------ Texte proposé ------
Les superbes photos de la pièce sont celles de Stéphane Bourgeois.
***
QUILLS m’a
ramenée à MADAME DE SADE, une pièce présentée au Trident en mars 2012.
Écrite par Yukio Mishima, Sade y était crûment revisité par ses femmes via la
mise en scène de Martine Beaulne. Mes impressions:
***
Anecdote no.
1: le soir de la première, un
homme dans la soixantaine, assis dans le milieu de la cinquième rangée, a perdu
connaissance lorsque le marquis y perd…sa première plume. Quelques jours plus
tard, probablement assise à la même place que lui, ou tout près, (je siège à
l’E-5), j’ai entendu quelques spectatrices émettre quelques bruits de répulsion et d’étonnement. Puis, un boom dans mon cœur surpris par cette scène disons-le saisissante. Apparemment
que le malaise du spectateur n’y était aucunement lié. Mais permettez-moi d’en douter un peu…;-)
Anecdote no.
------
▸ Tâche écrite 1:
Rassemblez chaque ligne de la liste où figure le mot « options ».
Le texte proposé et la liste n'ont aucun lien entre eux.
------ Données saisies ------
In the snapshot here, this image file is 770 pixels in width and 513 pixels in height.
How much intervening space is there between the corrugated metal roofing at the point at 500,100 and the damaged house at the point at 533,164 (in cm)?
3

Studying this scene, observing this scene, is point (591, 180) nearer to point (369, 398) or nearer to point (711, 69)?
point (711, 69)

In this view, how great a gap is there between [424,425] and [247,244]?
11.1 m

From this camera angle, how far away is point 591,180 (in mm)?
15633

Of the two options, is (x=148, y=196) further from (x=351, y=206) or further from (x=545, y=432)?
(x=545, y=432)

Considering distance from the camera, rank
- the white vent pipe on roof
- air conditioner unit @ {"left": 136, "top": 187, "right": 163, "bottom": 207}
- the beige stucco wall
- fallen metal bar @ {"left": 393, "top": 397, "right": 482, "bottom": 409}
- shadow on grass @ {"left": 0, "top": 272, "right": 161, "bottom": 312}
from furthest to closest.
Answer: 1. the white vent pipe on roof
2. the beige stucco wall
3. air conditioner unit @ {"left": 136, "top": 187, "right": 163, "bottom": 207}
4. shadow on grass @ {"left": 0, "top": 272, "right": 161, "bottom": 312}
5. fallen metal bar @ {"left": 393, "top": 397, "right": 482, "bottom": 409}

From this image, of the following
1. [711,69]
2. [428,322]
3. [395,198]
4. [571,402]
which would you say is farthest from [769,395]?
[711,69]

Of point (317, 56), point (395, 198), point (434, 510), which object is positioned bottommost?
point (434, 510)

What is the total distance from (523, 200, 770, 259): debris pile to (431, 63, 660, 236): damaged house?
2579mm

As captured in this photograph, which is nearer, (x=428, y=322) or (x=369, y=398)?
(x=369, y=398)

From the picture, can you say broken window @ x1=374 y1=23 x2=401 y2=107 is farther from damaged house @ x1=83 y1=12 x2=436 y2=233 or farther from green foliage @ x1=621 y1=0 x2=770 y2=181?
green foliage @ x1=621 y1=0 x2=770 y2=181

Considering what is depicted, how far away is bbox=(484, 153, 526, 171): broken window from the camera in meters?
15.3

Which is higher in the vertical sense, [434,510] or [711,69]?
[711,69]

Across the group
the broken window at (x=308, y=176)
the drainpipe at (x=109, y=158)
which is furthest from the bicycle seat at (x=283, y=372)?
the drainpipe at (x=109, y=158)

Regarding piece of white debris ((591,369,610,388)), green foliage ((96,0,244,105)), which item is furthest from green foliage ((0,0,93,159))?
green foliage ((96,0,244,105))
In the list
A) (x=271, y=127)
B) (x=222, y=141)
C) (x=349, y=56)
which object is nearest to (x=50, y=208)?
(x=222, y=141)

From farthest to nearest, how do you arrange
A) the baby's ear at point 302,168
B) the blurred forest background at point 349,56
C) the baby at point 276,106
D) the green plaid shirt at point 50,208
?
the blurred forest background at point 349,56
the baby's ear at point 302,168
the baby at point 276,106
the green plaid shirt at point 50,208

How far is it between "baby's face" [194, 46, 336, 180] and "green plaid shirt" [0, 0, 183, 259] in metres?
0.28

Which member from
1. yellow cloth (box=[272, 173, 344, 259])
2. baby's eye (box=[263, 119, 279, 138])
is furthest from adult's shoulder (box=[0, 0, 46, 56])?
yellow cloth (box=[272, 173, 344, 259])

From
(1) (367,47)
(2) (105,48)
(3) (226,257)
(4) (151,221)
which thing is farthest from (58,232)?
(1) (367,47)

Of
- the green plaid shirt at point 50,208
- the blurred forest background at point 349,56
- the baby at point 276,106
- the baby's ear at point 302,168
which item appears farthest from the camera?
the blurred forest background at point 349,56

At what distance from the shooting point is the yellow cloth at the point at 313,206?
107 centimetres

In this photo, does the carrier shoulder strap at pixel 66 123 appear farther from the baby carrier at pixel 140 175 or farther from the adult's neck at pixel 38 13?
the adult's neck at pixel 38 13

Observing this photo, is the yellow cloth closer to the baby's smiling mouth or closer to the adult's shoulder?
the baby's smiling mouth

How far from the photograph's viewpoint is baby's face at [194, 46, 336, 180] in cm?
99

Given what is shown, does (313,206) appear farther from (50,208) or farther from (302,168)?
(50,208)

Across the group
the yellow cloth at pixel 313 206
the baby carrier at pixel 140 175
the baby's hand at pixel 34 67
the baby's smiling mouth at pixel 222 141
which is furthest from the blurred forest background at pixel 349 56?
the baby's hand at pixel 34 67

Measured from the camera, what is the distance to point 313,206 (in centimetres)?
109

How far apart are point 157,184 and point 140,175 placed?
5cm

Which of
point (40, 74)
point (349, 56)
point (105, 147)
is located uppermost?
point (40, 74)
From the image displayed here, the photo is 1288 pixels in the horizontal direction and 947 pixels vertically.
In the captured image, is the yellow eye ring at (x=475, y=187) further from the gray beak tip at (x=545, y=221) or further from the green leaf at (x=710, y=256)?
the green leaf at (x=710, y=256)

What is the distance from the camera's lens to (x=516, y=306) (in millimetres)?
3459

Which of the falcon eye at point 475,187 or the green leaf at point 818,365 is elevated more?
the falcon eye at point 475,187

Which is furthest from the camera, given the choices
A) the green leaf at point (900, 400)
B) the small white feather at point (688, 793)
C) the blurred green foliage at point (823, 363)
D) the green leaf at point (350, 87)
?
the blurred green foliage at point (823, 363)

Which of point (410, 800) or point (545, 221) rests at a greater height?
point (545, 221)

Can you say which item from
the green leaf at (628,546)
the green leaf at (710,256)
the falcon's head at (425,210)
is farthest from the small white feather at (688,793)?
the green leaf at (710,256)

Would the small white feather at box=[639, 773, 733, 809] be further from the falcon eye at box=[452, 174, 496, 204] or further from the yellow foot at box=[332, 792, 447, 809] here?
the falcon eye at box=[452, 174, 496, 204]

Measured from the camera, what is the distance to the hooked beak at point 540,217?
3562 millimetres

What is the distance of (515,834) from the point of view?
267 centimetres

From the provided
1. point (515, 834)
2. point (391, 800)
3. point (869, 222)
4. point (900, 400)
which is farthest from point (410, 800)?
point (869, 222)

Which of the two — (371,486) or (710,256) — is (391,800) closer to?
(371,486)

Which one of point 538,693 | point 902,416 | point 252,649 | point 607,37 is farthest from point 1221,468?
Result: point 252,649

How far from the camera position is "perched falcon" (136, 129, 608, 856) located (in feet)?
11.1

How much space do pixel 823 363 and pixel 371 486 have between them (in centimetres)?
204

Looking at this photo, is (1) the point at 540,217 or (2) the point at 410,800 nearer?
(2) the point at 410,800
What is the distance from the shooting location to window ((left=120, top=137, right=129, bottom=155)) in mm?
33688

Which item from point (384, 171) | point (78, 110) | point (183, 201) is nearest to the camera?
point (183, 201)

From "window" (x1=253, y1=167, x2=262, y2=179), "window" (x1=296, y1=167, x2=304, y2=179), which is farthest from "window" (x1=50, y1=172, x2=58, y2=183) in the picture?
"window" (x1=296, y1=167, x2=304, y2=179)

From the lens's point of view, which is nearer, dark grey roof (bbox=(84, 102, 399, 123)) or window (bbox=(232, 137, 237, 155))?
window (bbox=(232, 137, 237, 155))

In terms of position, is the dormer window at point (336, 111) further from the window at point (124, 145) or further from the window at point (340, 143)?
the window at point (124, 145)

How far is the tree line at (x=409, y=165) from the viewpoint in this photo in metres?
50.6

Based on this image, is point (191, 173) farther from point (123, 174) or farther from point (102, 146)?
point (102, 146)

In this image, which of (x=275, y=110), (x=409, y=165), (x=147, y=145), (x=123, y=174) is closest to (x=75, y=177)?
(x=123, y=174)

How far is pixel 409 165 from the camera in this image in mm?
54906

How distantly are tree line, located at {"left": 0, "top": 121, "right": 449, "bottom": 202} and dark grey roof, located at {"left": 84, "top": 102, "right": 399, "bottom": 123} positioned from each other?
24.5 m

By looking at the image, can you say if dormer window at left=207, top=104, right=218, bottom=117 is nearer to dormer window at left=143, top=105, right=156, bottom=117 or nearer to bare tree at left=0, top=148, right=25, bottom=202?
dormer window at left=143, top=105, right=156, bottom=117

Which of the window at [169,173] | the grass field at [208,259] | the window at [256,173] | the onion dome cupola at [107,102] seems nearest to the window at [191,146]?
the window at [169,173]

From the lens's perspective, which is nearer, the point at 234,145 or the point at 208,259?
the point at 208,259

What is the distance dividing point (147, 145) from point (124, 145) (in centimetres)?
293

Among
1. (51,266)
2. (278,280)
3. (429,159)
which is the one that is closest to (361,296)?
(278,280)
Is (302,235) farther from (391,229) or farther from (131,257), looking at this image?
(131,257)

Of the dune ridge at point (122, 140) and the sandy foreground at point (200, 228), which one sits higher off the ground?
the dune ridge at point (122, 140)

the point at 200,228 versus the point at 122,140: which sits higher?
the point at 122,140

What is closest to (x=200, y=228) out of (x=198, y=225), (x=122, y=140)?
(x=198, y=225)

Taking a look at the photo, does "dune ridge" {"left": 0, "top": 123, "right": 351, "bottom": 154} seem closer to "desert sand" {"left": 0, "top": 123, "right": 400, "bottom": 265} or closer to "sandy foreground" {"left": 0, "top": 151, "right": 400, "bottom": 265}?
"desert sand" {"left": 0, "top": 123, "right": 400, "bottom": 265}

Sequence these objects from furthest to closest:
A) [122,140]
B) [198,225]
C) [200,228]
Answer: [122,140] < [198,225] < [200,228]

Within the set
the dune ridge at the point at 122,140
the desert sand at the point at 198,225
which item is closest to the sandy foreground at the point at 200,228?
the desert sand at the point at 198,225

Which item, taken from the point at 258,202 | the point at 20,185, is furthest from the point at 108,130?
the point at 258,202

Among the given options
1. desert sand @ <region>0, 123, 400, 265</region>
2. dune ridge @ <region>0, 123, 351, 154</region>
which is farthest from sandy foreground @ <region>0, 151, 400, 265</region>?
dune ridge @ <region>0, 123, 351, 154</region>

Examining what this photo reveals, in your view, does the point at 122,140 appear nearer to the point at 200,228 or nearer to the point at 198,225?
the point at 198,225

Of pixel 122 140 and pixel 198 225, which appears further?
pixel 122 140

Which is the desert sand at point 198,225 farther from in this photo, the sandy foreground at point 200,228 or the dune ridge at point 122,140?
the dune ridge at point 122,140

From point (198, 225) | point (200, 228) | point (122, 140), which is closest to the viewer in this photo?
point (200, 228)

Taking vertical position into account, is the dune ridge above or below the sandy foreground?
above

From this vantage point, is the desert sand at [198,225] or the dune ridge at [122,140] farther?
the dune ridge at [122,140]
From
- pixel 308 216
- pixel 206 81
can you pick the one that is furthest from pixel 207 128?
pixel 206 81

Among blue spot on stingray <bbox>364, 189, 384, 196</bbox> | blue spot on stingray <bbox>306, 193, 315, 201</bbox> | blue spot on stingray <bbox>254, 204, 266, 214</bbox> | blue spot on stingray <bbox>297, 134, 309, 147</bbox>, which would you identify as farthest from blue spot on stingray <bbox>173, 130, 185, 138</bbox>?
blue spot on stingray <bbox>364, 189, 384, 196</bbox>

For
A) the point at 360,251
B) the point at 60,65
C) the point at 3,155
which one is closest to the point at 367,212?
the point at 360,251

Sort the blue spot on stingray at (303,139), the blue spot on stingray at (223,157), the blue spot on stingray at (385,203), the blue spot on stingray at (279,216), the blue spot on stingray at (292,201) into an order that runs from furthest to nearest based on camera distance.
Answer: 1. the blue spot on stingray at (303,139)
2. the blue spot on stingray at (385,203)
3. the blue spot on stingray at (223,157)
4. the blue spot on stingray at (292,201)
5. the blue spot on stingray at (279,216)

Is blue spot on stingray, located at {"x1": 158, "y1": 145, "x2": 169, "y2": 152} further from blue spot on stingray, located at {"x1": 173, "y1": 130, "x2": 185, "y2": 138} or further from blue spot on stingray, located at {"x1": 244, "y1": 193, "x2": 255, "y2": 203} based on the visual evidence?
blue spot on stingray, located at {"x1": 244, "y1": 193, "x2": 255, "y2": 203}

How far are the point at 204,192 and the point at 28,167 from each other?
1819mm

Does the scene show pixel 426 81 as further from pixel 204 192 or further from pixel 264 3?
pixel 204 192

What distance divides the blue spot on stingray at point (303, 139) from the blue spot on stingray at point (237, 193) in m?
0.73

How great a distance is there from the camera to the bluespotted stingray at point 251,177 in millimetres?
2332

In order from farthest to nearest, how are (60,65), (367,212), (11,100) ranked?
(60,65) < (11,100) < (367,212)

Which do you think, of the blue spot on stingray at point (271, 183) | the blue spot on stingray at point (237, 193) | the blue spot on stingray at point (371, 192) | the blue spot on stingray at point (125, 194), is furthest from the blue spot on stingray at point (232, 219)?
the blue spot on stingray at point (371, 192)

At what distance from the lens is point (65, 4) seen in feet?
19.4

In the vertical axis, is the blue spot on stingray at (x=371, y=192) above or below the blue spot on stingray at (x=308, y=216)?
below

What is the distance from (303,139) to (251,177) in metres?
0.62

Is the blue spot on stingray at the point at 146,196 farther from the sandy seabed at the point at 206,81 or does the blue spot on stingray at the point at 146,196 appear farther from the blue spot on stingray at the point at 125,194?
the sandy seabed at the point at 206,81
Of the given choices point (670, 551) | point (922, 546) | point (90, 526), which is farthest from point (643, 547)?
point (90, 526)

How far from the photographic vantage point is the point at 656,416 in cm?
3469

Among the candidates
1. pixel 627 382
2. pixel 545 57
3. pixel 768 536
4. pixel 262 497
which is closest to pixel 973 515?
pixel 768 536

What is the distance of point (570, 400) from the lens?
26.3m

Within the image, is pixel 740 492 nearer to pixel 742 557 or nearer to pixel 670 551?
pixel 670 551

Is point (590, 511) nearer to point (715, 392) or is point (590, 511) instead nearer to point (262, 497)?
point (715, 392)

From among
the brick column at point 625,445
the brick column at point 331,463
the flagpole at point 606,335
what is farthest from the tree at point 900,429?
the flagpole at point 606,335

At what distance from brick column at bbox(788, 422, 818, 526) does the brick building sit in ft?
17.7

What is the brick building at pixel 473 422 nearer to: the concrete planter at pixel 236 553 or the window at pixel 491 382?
------
▸ Tâche écrite 2:
D'après le texte proposé, dans quel théâtre la pièce MADAME DE SADE a-t-elle été présentée en mars 2012 ?

▸ Réponse à l'exercice 1:
Of the two options, is (x=148, y=196) further from (x=351, y=206) or further from (x=545, y=432)?
Among the given options

▸ Réponse à l'exercice 2:
Au Trident.